■ **Required task**:
Please copy every one of the entries below word for word, keeping each line and number unchanged.

■ **Data records**:
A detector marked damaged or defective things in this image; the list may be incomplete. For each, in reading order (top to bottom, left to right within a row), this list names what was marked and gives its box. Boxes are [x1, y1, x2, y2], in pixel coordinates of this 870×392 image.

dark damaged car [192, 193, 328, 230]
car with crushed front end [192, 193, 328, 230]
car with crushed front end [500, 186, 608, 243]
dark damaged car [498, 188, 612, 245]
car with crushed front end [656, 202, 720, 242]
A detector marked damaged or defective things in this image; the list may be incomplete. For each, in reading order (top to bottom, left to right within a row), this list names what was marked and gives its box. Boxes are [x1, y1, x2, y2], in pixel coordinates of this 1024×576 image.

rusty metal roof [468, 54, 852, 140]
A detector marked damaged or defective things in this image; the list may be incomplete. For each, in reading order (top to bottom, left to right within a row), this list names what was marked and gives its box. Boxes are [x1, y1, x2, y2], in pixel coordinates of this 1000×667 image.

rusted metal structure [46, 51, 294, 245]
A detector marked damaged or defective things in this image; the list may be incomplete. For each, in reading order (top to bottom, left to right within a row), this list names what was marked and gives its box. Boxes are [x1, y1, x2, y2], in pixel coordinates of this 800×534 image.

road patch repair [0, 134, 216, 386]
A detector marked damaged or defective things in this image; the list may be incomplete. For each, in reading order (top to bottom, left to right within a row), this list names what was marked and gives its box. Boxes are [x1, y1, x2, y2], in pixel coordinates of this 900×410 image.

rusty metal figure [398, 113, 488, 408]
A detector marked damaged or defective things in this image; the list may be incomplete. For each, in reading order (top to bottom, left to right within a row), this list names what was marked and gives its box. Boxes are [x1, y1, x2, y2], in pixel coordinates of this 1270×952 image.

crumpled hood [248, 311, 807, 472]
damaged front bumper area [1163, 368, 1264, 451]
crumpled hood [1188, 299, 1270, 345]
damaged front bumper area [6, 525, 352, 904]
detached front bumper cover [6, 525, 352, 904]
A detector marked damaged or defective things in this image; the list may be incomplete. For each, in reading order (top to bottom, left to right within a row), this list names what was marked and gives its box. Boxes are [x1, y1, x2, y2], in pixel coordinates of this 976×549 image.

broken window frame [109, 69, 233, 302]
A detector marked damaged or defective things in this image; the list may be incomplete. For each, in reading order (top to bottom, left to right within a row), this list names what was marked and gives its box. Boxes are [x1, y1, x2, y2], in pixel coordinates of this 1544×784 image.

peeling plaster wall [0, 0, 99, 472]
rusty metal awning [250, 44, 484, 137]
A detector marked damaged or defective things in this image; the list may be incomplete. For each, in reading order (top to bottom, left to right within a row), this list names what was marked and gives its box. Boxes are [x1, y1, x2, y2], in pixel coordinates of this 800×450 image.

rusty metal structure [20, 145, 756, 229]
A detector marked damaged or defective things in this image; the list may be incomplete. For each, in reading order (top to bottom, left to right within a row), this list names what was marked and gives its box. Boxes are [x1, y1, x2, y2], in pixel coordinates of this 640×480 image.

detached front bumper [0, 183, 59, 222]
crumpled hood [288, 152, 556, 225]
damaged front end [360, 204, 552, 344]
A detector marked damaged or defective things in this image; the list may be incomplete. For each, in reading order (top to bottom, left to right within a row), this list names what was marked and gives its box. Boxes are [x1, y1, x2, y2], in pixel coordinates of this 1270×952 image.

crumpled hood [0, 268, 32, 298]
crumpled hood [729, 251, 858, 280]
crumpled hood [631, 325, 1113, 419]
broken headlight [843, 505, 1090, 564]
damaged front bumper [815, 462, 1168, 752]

■ **Exercise result**:
A detector marked damaged or defective things in this image; the list may be incomplete. For each, in reading order (top to bottom, left to right within a row), this list names what was marked and gives its box. Boxes are [x1, y1, x2, y2], in pixel coordinates of this 870×392 image.

dark damaged car [192, 193, 328, 230]
car with crushed front end [192, 193, 328, 230]
car with crushed front end [500, 186, 608, 243]
dark damaged car [498, 188, 612, 245]
car with crushed front end [656, 202, 720, 242]
A detector marked damaged or defective things in this image; the list may be incomplete. For each, in reading order (top to bottom, left to right within a row), this list names what was marked and gives its box. Boxes are [x1, y1, x2, y2], in pixel coordinates of this 1024×576 image.

rusty metal roof [468, 54, 852, 140]
A detector marked damaged or defective things in this image; the list may be incomplete. For each, in reading order (top to bottom, left to right within a row), this list names what was marked and gives its box. Boxes are [x1, y1, x2, y2], in pixel coordinates of this 1000×667 image.

rusted metal structure [46, 51, 294, 245]
A detector marked damaged or defective things in this image; the list may be incomplete. For each, in reading order (top to bottom, left to right within a row), this list names what was marked and gives its box. Boxes are [x1, y1, x2, y2], in pixel coordinates of this 800×534 image.

road patch repair [0, 134, 216, 386]
A detector marked damaged or defective things in this image; the list may be incomplete. For each, in reading order (top to bottom, left to right within a row), this list names what was marked and gives its box. Boxes are [x1, y1, x2, y2], in pixel coordinates of this 900×410 image.

rusty metal figure [398, 113, 488, 408]
A detector marked damaged or defective things in this image; the list may be incomplete. For each, in reading order (top to bottom, left to right within a row), this list names what was marked and gives its box. Boxes are [x1, y1, x2, y2], in pixel coordinates of this 1270×952 image.

crumpled hood [248, 311, 807, 472]
damaged front bumper area [1163, 368, 1264, 451]
crumpled hood [1188, 299, 1270, 345]
damaged front bumper area [6, 525, 352, 904]
detached front bumper cover [6, 525, 352, 904]
A detector marked damaged or defective things in this image; the list may be incomplete. For each, in reading order (top to bottom, left to right within a row), this list names what was marked and gives its box. Boxes are [x1, y1, x2, y2], in pixel coordinates of this 976×549 image.

broken window frame [109, 69, 233, 302]
A detector marked damaged or defective things in this image; the list may be incomplete. For each, in reading order (top to bottom, left to right within a row), this list names what was marked and gives its box. Boxes are [x1, y1, x2, y2], in pixel coordinates of this 1544×784 image.

peeling plaster wall [0, 0, 99, 472]
rusty metal awning [250, 44, 484, 137]
A detector marked damaged or defective things in this image; the list may be incomplete. For each, in reading order (top to bottom, left to right within a row), this list names what was marked and gives its box. Boxes are [x1, y1, x2, y2], in pixel coordinates of this 800×450 image.

rusty metal structure [20, 145, 756, 229]
A detector marked damaged or defective things in this image; the list may be incomplete. For each, in reading order (top to bottom, left to right within a row), this list names what was marked and gives its box. Boxes are [x1, y1, x2, y2], in pixel coordinates of this 640×480 image.

detached front bumper [0, 183, 59, 222]
crumpled hood [288, 152, 556, 225]
damaged front end [360, 204, 552, 344]
A detector marked damaged or defective things in this image; the list may be incomplete. For each, in reading order (top to bottom, left to right within a row), this list names what was marked and gives its box. Boxes are [x1, y1, x2, y2], in pixel coordinates of this 1270×952 image.

crumpled hood [0, 268, 32, 298]
crumpled hood [729, 251, 858, 280]
crumpled hood [631, 325, 1113, 419]
broken headlight [843, 505, 1090, 564]
damaged front bumper [815, 462, 1168, 752]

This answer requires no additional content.